··· TEXTE FOURNI

Numéro 44 - 14 mai 2021
La situation à l'Université Laurentienne
Sudbury dit NON! au démantèlement de
l'Université Laurentienne par la LACC
- David Starbuck -
• Les
professeurs, les étudiants et la communauté
prennent la parole
La situation à l'Université
Laurentienne
- David Starbuck -
Les résidents de Sudbury sont furieux contre le
démantèlement de l'Université Laurentienne par
l'oligarchie financière au moyen de la Loi sur
les arrangements avec les créanciers des
compagnies (LACC). L'administration
laurentienne, qui avait déclaré faillite et
demandé le 1er février la protection contre
les créanciers en vertu de la LACC, a annoncé son
plan de restructuration le 12 avril, qui
annule 69 programmes (58 programmes de
premier cycle et 11 programmes d'études
supérieures) et met fin à l'emploi
d'environ 150 employés (du corps professoral
et du personnel).

······
··· DONNÉES ENREGISTRÉES

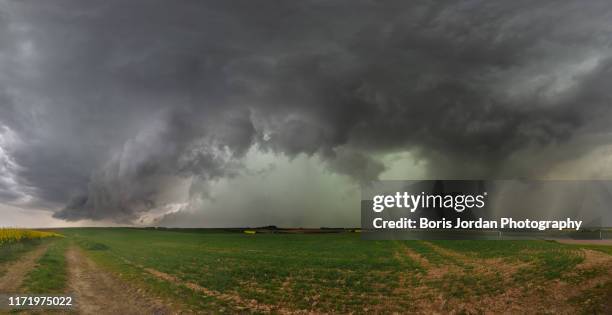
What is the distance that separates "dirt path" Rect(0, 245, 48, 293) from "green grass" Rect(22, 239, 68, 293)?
349mm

······

TÂCHE ÉNONCÉE ->
D'après le texte sur l'Université Laurentienne, combien de programmes le plan de restructuration annoncé le 12 avril annule-t-il ?

RÉPONSE ->
Il en annule 69, soit 58 programmes de premier cycle et 11 programmes d'études supérieures.